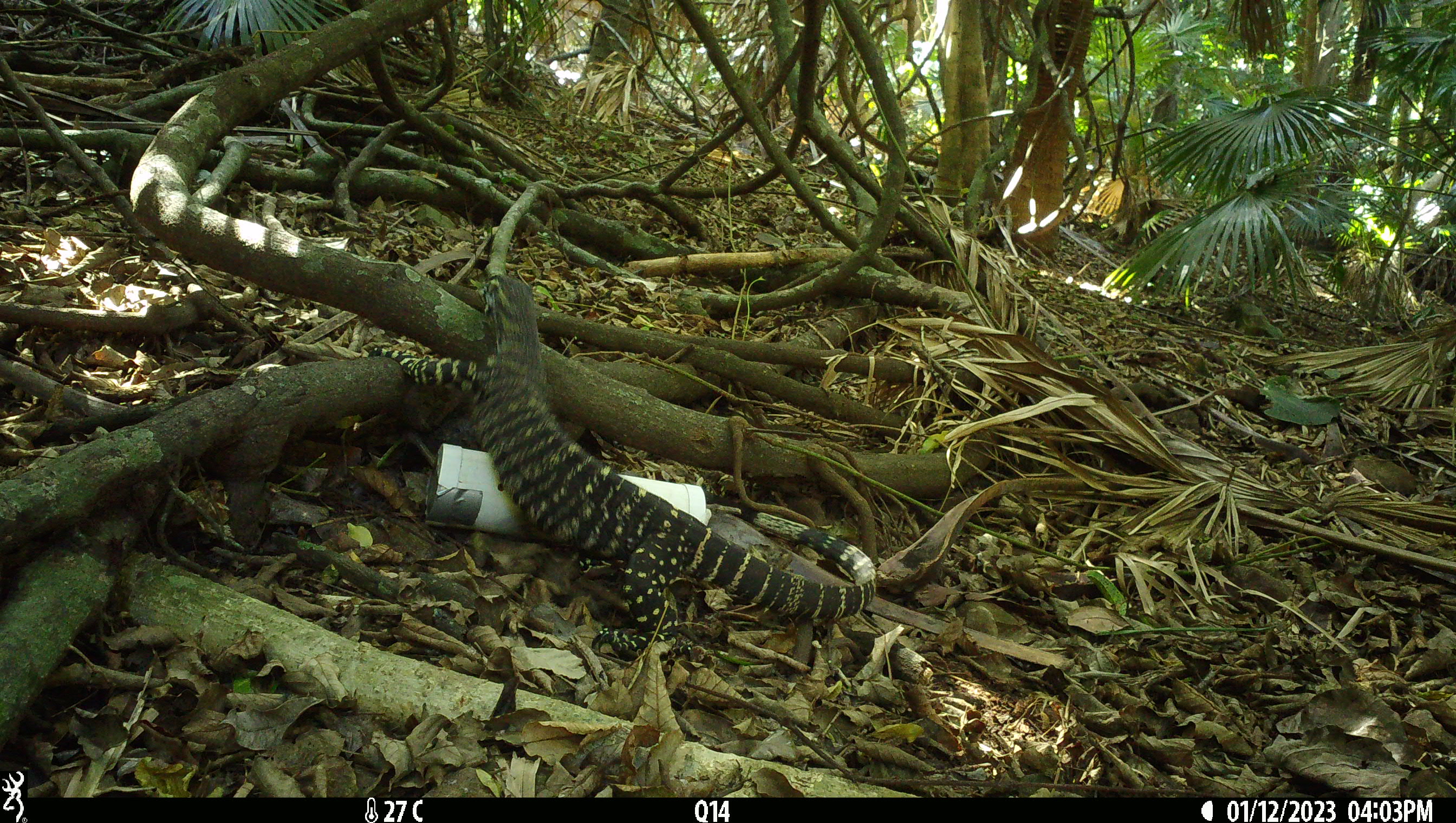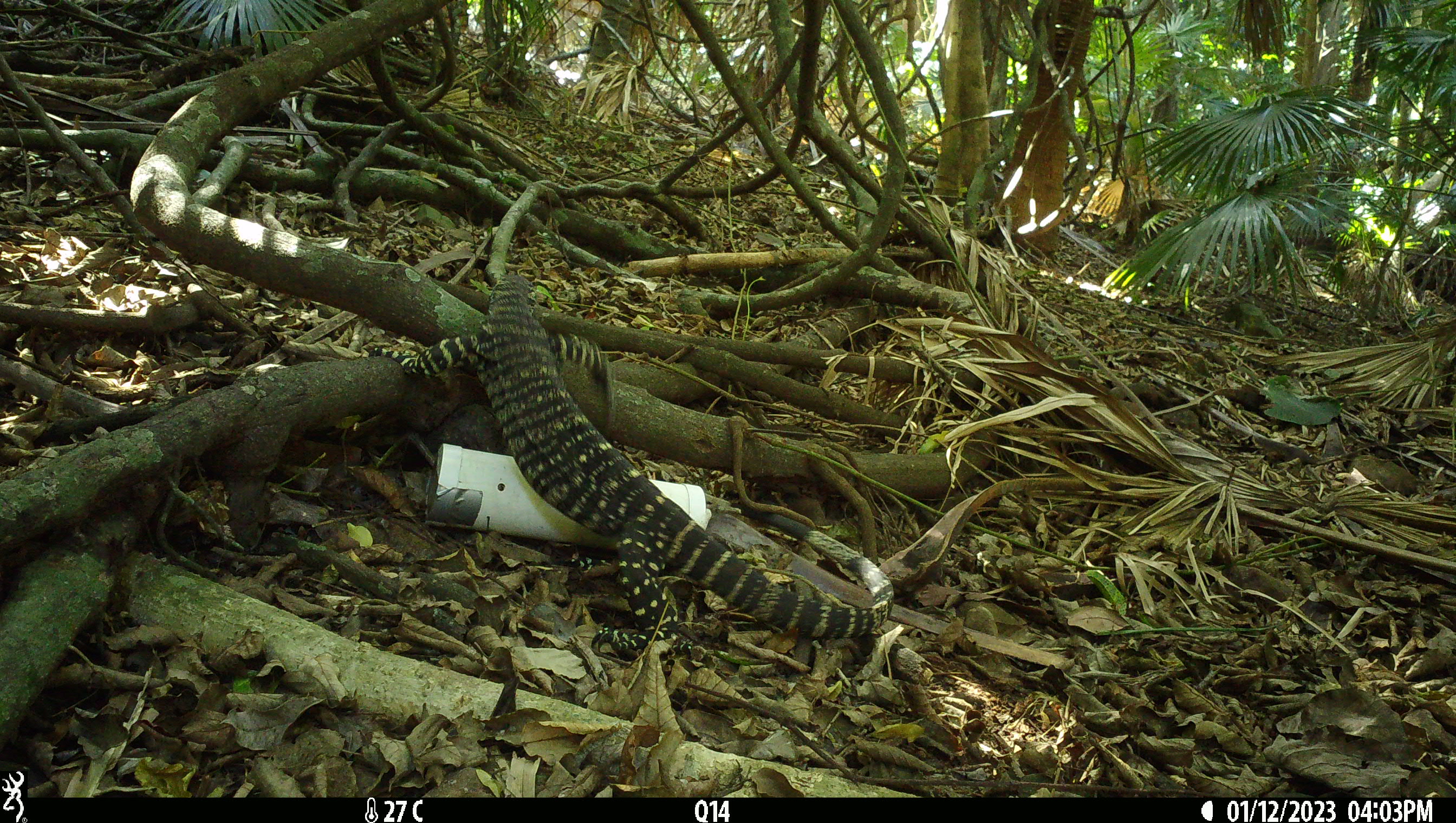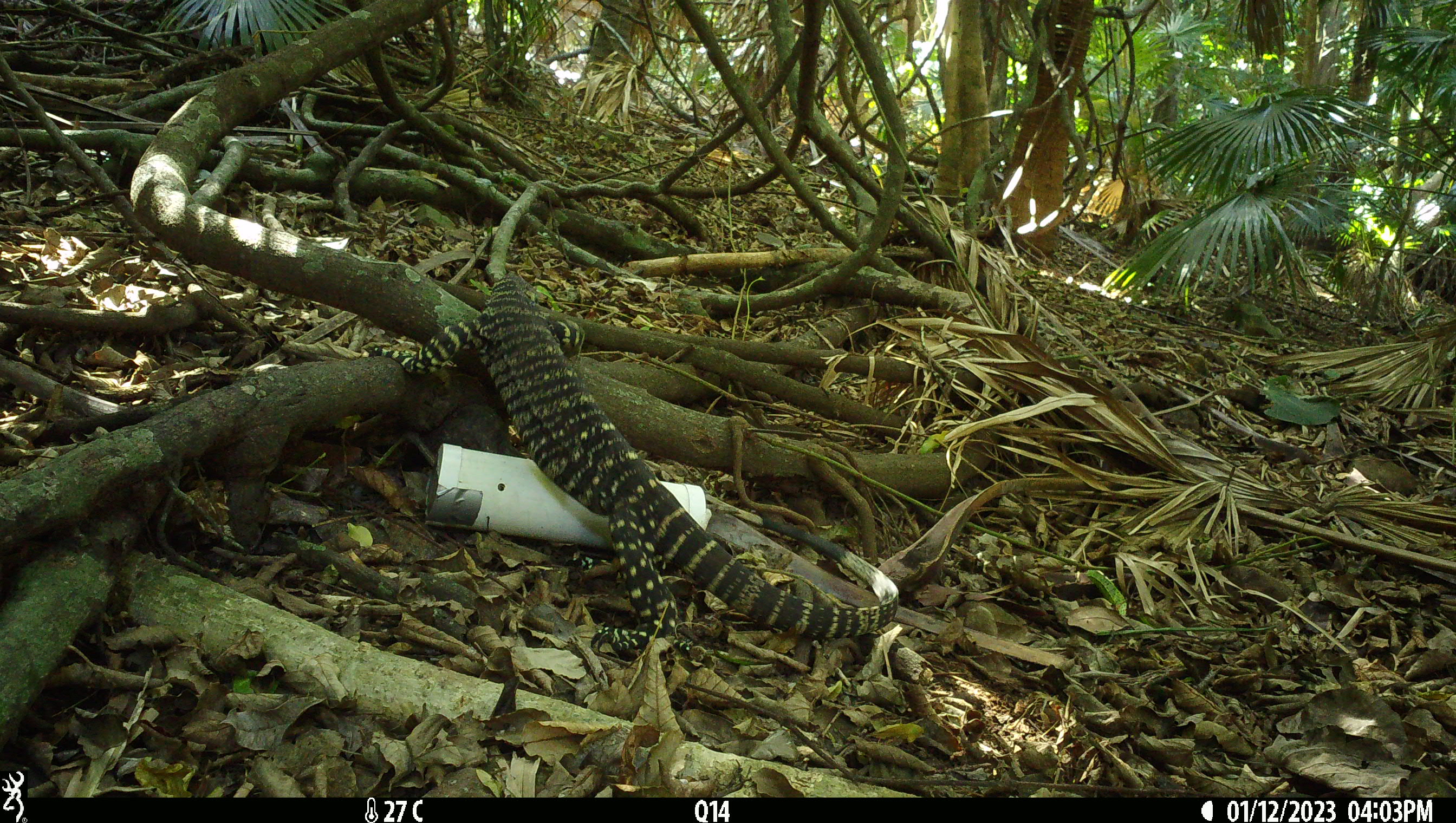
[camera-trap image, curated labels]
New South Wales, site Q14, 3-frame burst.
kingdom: Animalia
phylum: Chordata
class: Reptilia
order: Squamata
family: Varanidae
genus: Varanus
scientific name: Varanus varius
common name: lace monitor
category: goanna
Goanna (lace monitor) (Varanus varius).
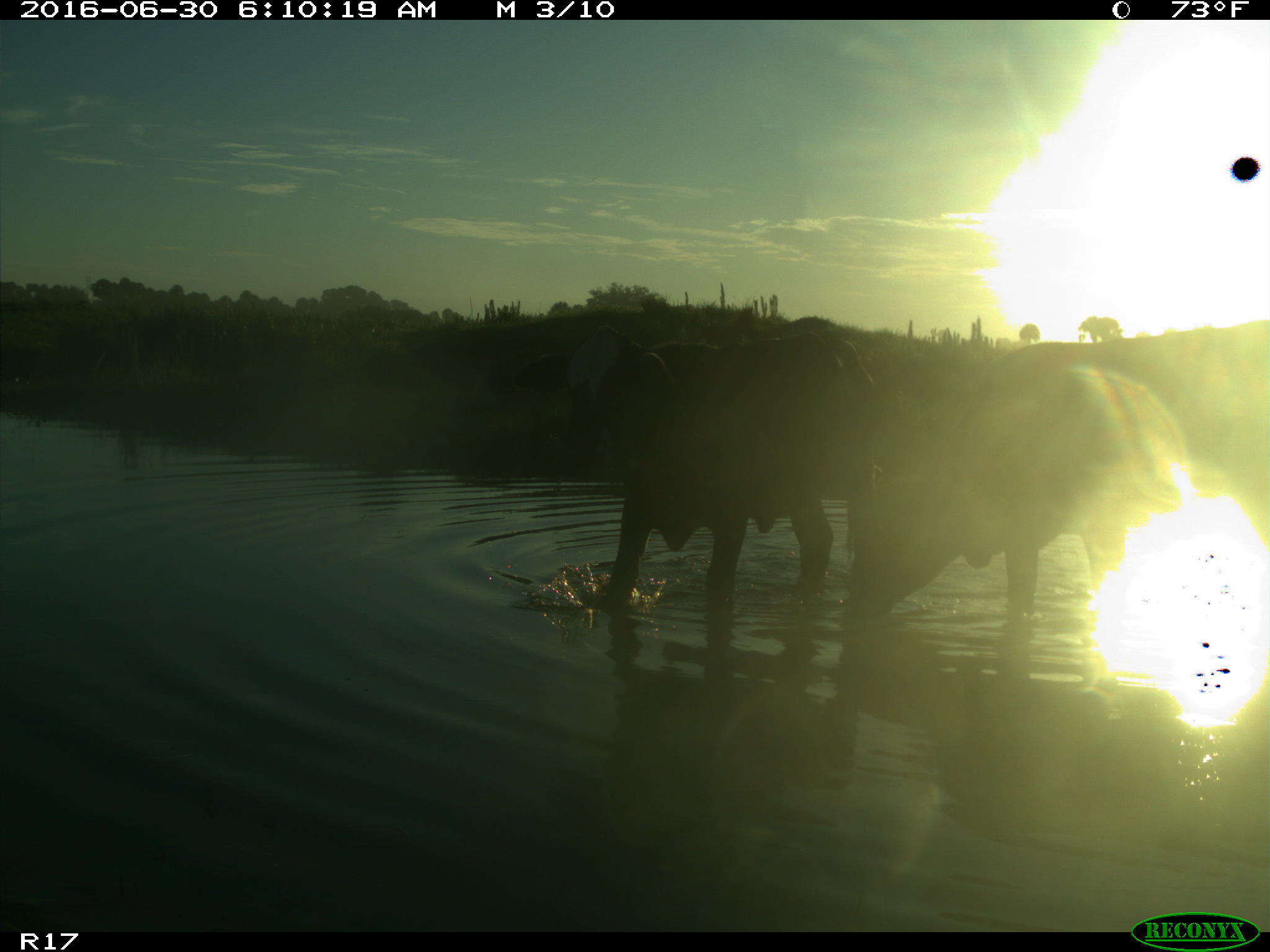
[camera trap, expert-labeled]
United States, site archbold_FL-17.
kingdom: Animalia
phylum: Chordata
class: Mammalia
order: Artiodactyla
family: Bovidae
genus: Bos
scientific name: Bos taurus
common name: domestic cow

-- -- --

#### [Problem requirements]
The lines you return should be those above that contain the word "site", every one of them.

#### [Task result]
New South Wales, site Q14, 3-frame burst.
United States, site archbold_FL-17.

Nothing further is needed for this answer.